1.61803... to infinity. The motherload of irrational numbers. More mysterious than Pi. And this book, The Golden Ratio, explains it all. Its history, how it was discovered, its supposed uses, and false claims to its use in several of the most wondrous monuments and works of art.
I love math. I love numbers. I love the interaction and how they interpret the world so wondrously, and so I love books that explain their presence.
The Golden Ratio was not what I expected it would be. It surpassed my expectations, but for many reasons which may not seem immediately clear. Livio deduces that pretty much all ancient structures and paintings supposedly constructed out of the mysterious Phi are false, that Phi was not discovered, that it's mainly due to the inherent construction that it's number comes up (what he calls number juggling, or making numbers work for you arbitrarily). He basically proves there is no mysterious connection of Da Vinci, the Great Pyramid, Ancient Greece, or most art and music to the Golden Ratio due to unsubstantial evidence. Either the artist or the designer had no access to the Golden Number, or the number's existence is there because of some fancy number juggling.
I respect that. It takes the mysteriousness out of the number. It makes it more believable. And, because it does show up all over nature (in mollusk shells, the space and rotation of tree branches, the shape of galaxies, anything explained by a Fibonnaci sequence, and any type of fractal) even more wondrous.

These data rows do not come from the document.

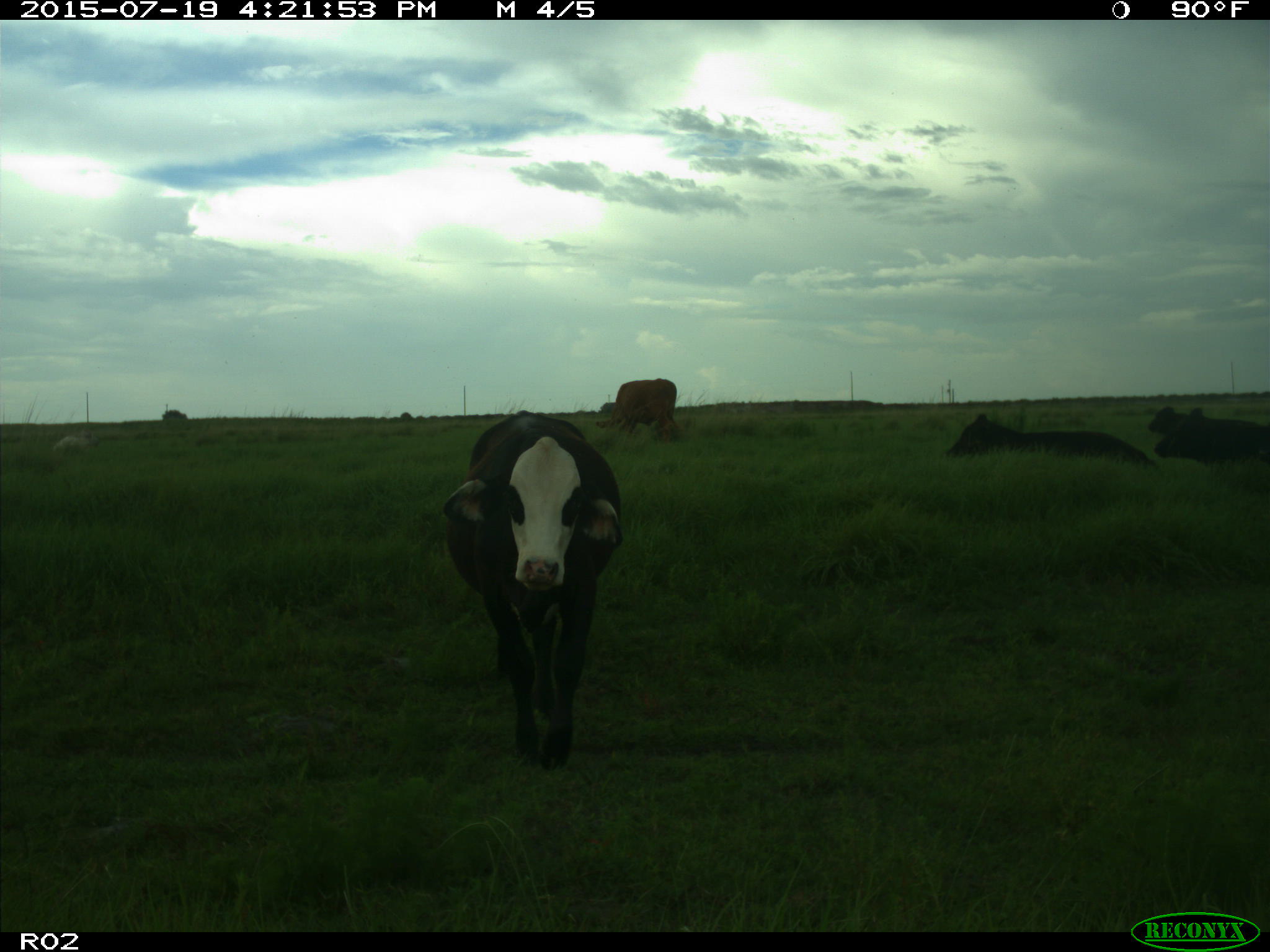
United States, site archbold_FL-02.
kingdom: Animalia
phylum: Chordata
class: Mammalia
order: Artiodactyla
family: Bovidae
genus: Bos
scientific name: Bos taurus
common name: domestic cow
Bos taurus (domestic cow).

Livio breaks down myths about this numbers to support its fantastic capabilities. He also gets into some interesting philosophical discussions inspired by this number about whether math is the ultimate "language of the cosmos" or if it is simply an invention of man and so a mediocre tool that is only the tip of the iceberg of what is really going on. It's interesting reading, and really quite insightful.
Math buffs, history buffs, and knowledge mongrels will find this book fascinating. I suggest picking it up if you have a chance. And when you do, ask yourself, what's your favorite number?